There was blood spilt, no doubt to draw him and his kin like bait, like an offering, and he smiled with some amusement, before emerging into view.
Harry went rigid at the sight of him, and it was almost a shame that he'd so put the boy off walking on beaches, like he'd often see him do as a child in that small village, and then he was struggling even harder.
"You'll continue to bless our ship and fortunes, my lord?" Bellatrix asked, breathlessly. She'd no doubt drown herself if he only asked her, and he gave her a smile in response.
"Of course, love," he purred. "Do we not have a deal?"
She nodded, smirking back at him, and then, without any further warning, she shoved Harry forward so he crashed into the waters with a noise of absolute panic.

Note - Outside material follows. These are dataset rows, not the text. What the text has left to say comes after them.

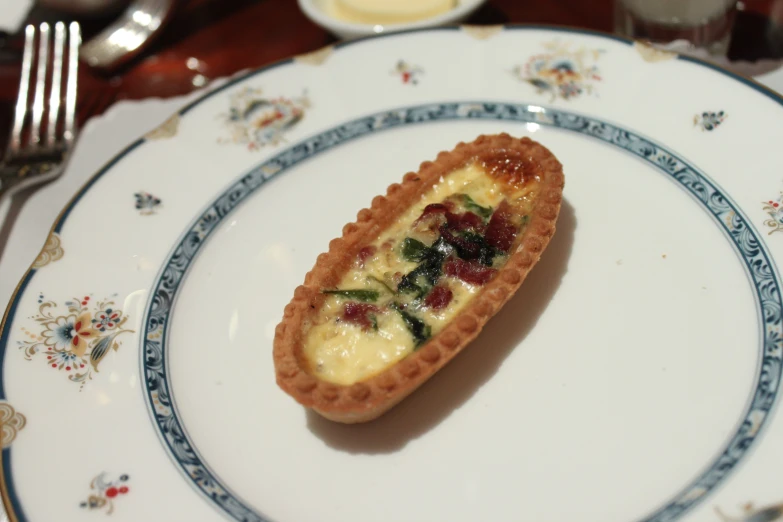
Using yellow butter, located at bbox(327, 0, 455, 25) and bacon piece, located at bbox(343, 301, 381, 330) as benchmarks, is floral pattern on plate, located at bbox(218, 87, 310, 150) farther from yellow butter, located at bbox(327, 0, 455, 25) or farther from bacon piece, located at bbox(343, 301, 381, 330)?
bacon piece, located at bbox(343, 301, 381, 330)

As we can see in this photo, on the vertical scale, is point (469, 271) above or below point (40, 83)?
below

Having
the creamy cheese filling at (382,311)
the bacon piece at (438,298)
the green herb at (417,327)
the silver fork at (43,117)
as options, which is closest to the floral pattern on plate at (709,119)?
the creamy cheese filling at (382,311)

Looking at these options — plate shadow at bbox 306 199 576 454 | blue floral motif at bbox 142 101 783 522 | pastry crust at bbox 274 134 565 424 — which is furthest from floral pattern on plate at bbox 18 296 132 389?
plate shadow at bbox 306 199 576 454

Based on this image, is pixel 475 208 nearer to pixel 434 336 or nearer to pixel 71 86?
pixel 434 336

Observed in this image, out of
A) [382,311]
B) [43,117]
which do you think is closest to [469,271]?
[382,311]

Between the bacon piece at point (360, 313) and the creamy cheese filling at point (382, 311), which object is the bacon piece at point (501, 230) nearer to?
the creamy cheese filling at point (382, 311)

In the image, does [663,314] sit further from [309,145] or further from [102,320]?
[102,320]
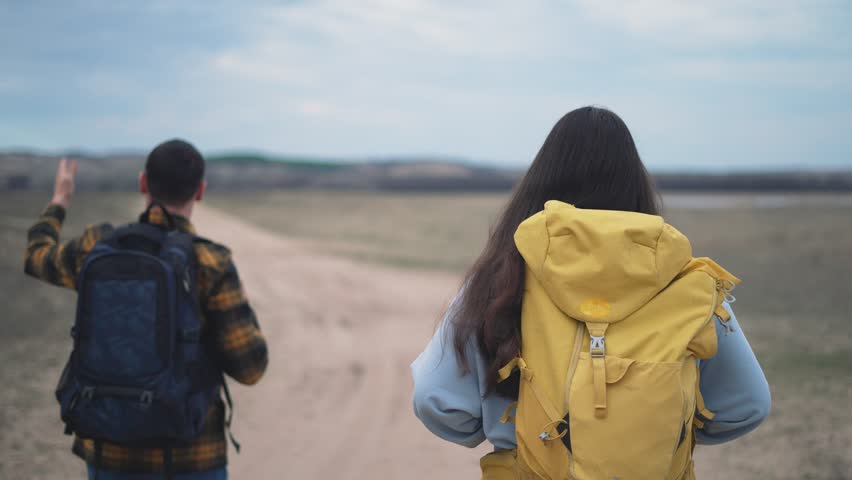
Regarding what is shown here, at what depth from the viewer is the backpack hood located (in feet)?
5.67

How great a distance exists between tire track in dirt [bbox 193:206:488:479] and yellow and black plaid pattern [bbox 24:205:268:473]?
86 cm

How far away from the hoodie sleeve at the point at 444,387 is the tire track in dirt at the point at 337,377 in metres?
0.20

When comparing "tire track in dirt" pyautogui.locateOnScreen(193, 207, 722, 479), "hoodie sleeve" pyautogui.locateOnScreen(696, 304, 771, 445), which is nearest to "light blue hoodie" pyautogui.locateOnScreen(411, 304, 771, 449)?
"hoodie sleeve" pyautogui.locateOnScreen(696, 304, 771, 445)

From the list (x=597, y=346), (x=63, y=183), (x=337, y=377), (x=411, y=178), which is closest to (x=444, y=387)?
(x=597, y=346)

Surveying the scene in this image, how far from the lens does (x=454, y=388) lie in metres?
2.00

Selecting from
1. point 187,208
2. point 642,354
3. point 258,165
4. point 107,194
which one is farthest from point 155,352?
point 258,165

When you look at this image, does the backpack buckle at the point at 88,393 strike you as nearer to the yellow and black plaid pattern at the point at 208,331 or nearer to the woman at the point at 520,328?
the yellow and black plaid pattern at the point at 208,331

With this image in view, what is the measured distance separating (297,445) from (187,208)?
351cm

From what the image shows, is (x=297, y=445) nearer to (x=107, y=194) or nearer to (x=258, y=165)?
(x=107, y=194)

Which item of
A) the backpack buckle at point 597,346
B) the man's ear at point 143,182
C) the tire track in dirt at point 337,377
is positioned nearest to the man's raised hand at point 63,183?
the man's ear at point 143,182

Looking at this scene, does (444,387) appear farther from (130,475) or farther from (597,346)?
(130,475)

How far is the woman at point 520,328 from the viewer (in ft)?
6.31

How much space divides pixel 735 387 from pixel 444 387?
2.65 feet

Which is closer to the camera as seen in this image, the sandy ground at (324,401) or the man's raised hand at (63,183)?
the man's raised hand at (63,183)
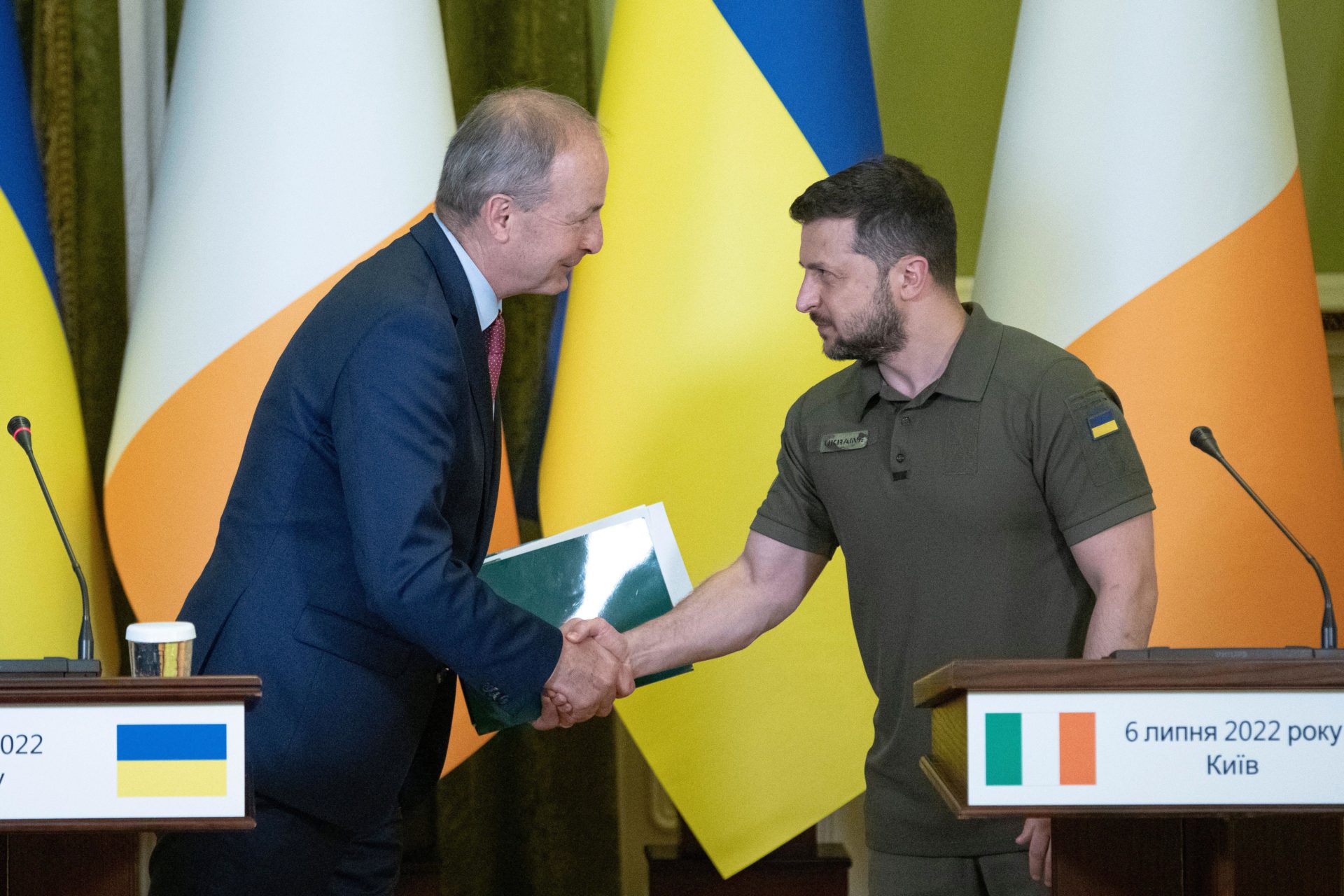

He couldn't swim, tied as he was, but he nonetheless struggled towards the surface, gasping for air.
Tom was on him in a second, diving, catching a foot and yanking him under, under and away, whilst the boy thrashed and tried to hold his breath and claw him.
It was amusing how those so strong on land could be so helpless like writhing fish when placed in water.
When the boy was about to expire, he let him bob up some distance away, coughing all over again as he broke the surface.
He was seriously tempted to spend the entire day drowning the boy, and saving him, in a vicious cycle. He'd always loved drowning, there was something about, the frantic desperation, the struggles that grew weaker with time, blue skin and lips.
"Hello Harry. I must say, you've grown up very well. I take it you remember me?"
Even without him holding on, the boy kept going under, then breaking the surface again, restrained against swimming.
"You bastard, you can't do this-"
"Oh but we had a deal, and you've had three years extra already."
He grinned, tugging the boy out into even deeper waters, before untying him smoothly. Harry stared at him, wide-eyed, treading water, eyes moving frantically for any sign of land, and he smiled, back pleasantly. There was nowhere to go for miles around, he'd made sure of it.
"Take your time, Harry Potter. This part's always my favourite."
"Didn't anyone ever tell you it's rude to play with your food?" Harry spat in response, lunging for his throat. He dived, lazily, and the boy immediately let go. He caught hold of his foot again, amused, holding him just beneath the surface.
Bad manners, but ever so fun.
It would be over by the time the sun went down.